I wrote my official “hooray I’m done this year of school” post last week and it was mostly ramblings about doing a Masters in Fine Art and balancing a creative life. But now that I’ve had some more reflection and decompression time, I’ve been able to see some of what I’ve learned this year a lot more clearly.
For anyone who’s considering taking the plunge into a master’s degree or a PhD (I applaud you), here’s are a few things I’ve learned after my first year back in school.

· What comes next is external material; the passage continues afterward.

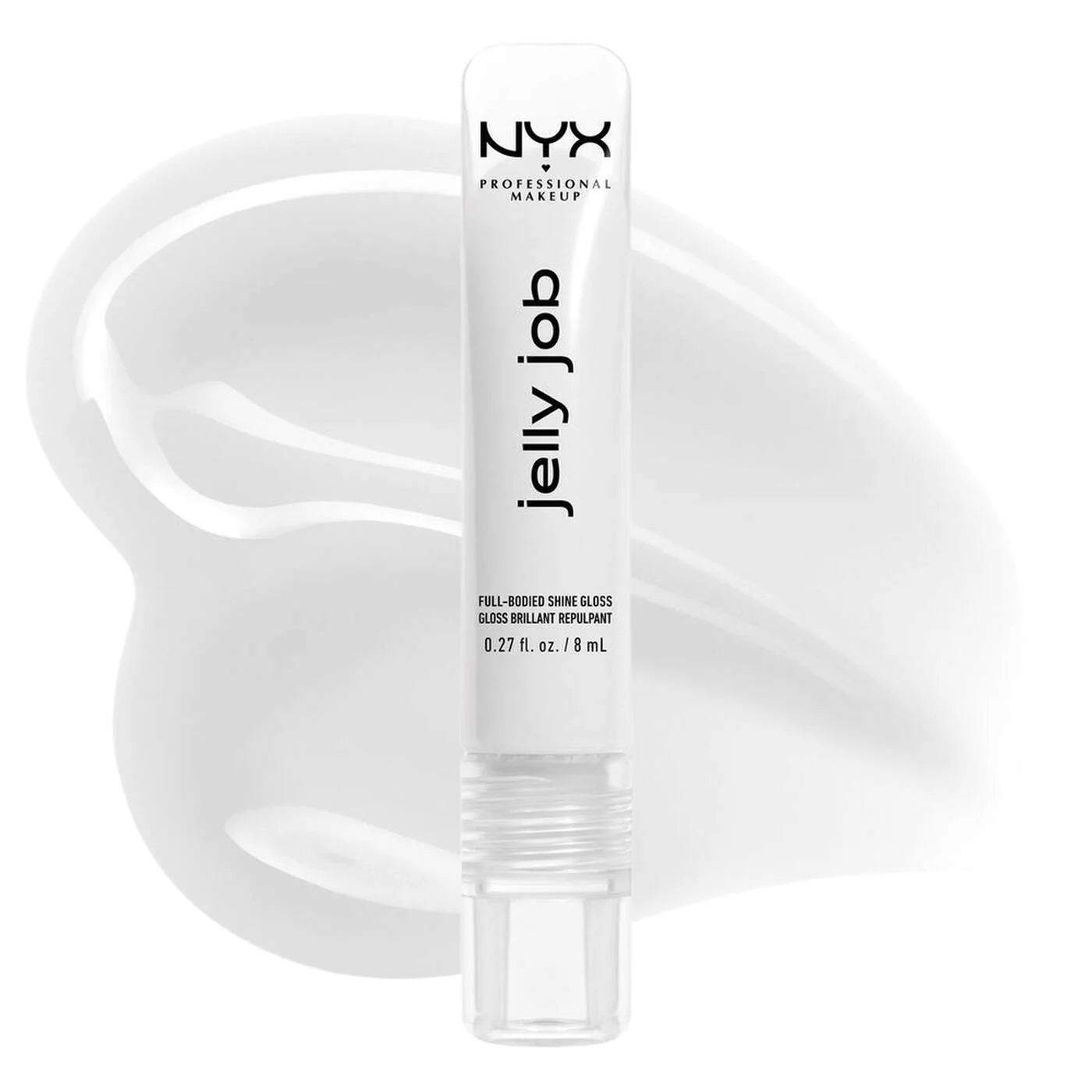JELLY JOB GLOSS CON EFECTO BRILLO Y VOLUMEN NATURAL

1. Figure out your time management. Grad school is the most independent learning I’ve ever done. I have deadlines at the end of every month, but it’s up to me to figure out how much work I have to do every day in order to meet them. I really enjoy this type of independent learning because I feel that it's preparing me really well for a future freelance career. That being said, I’ve had to experiment with different routines and sometimes it’s been a struggle to balance work, school, and play. I’ve taken what I already know about my work habits and developed a pretty good system. For example, I work well when I set myself daily goals and I work best from about 10am-6pm. I try and get as much done as I can first thing in the morning and then reward myself with Netflix at the end of the day. For some people, this system would be a disaster. I know plenty of people who can’t get any quality work done before 9pm. The key is knowing yourself and your working style well enough to know how best to manage your time. It’s a lot of trial and error at first but it’s one of the most important things to figure out early on in your career as a graduate student.
2. Find a designated workspace. This I cannot stress enough. When I started grad school I had no place to work in my home. We didn’t have a dining room table, let alone an office in our tiny studio. It took some creative rearranging but we managed to squeeze a desk into our space between our sofa and some bookshelves. Even though our apartment became seriously overcrowded it made all the difference in the world. Don’t underestimate the psychological power of a designated workspace. It frees the mind and allows it to focus on the task at hand. It also allows the other spaces in your home to be free for fun and relaxation. When you work from home five days a week, compartmentalization is seriously important. Now that we’ve recently moved to a bigger apartment and I have an office I feel seriously spoiled! But if space is at a premium for you and you can’t invest in a desk or you have too many distractions at home, find a designated space at a nearby library or local coffee shop and make it your own. When I can’t concentrate at home I’m a regular at the coffee shop in our local arts centre around the corner.
3. Figure out how to define your thesis topic in one sentence. This is majorly important for three reasons. 1: It will make your thesis better. Focus and specificity are key in any creative endeavour but they’re especially important at this level of academia. Even in a creative program like mine, it’s essential to have a clear understanding of your topic and specificity is what will help set your work apart from all the other stuff out there already. 2: If you’re ever going to seek publication for your thesis either in academic or trade publishing, you’ll need to be able to explain your work in under 30 seconds. Nowadays we’re living in a word where everything important needs to be said in 140 characters or less. (Thank you, Twitter!) A snappy sales pitch will go a long way when it comes to introducing your work to the world at large. 3: Everyone you meet from the second you start grad school will ask you some version of: “What are you working on?” It’s best to have a quick answer at the ready so you don’t spend the first ten minutes of every cocktail party struggling to explain the lifecycle of a sea anemone or the definition of creative non-fiction or whatever it is you spend your days writing about.